2. Thesauri and Similar Resources

The term thesaurus may not always be a very clear one because it is commonly used in a variety of contexts to re-

fer to a spectrum of different types of resources. A brief non-exhaustive review could include the following types of thesaurus-like resources:

a) There are terminological resources that conform with official standards such as Z39.19 (ANSI/NISO, 2005) and describe in a well-defined manner the various relations that hold among terms in a specific domain.

b) Such thesauri bear certain similarities with WordNet, a general-purpose lexical resource that explicitly distinguishes different senses of a given term, and provides information about synonymy, hypernymy, and other relationships between such senses (Fellbaum, 1998). An excerpt from WordNet's web interface can be seen in Figure 1, though WordNet is also very commonly used as a machine-readable database for natural language processing.

c) Another more general sense of the term thesaurus is used to designate reference works that often provide alphabetical listings of terms with a list of loosely related terms for each headword. Such thesauri tend to be used by writers, although, as mentioned earlier, computational applications have also been explored.

While WordNet is not a thesaurus in this last-mentioned sense, it is used to generate the English thesaurus integrated with the office application suite. Roget's Thesaurus, in contrast, indeed can be considered an example of this latter type of thesauri, however with slightly more structural information than many similar thesauri, because the headwords are organized in a complex hierarchy.

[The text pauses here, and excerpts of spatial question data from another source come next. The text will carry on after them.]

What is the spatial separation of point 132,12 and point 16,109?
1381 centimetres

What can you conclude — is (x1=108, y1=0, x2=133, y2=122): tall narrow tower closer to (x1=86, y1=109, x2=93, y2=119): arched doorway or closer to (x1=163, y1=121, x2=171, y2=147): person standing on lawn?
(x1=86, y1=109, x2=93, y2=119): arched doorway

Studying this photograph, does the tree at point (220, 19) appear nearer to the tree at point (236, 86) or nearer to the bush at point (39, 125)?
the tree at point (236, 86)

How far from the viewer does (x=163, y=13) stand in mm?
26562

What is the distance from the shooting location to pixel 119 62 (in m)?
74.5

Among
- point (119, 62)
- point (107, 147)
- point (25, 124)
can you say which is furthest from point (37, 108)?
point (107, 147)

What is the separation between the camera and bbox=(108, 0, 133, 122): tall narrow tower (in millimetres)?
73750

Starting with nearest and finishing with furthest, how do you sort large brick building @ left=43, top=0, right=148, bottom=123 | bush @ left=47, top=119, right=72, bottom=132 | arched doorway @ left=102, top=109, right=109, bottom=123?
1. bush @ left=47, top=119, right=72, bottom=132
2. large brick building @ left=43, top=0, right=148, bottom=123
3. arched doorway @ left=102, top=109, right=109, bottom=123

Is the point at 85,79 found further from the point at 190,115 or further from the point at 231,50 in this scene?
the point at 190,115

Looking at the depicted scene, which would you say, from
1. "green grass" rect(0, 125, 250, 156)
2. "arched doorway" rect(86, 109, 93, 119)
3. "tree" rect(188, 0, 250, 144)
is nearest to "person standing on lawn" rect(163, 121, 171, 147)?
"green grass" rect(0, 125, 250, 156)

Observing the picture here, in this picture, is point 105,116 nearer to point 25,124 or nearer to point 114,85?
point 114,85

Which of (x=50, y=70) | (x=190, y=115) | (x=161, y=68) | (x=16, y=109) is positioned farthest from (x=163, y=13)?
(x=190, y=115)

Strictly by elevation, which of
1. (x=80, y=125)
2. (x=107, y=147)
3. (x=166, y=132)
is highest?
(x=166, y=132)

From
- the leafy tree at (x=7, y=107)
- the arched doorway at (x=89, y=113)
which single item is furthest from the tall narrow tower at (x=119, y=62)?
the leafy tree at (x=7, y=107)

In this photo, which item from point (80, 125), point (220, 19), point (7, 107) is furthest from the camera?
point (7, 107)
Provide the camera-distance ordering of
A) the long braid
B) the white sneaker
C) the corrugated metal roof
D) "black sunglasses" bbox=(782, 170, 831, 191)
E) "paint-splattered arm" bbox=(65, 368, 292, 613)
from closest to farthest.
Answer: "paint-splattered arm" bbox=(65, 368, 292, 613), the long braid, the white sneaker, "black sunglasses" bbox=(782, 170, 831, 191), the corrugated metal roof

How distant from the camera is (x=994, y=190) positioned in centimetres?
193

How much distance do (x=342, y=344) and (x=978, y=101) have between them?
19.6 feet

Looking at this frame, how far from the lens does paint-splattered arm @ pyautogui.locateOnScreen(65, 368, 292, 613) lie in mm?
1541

3. Parsing Roget's Thesaurus

Since WordNet is a lexical database, accessing the contents is possible in an unambiguous, straight-forward manner. Roget's Thesaurus, despite its astounding level of similarity to more recent resources developed over a hundred and fifty years later, demands additional effort in order to be accessible by current natural language processing tools. The American 1911 edition of Roget's Thesaurus (Mawson, 1911) has been made available in digital form by Cassidy (2000) with minor extensions, including more than 1,000 new terms and annotations that mark obsolete and archaic forms.

Figure 1: An excerpt from WordNet's web interface, featuring the four noun senses of the term "decrease". Additionally, WordNet 3.0 also lists verb senses that were omitted here, and of course a plethora of further related senses is also available on demand.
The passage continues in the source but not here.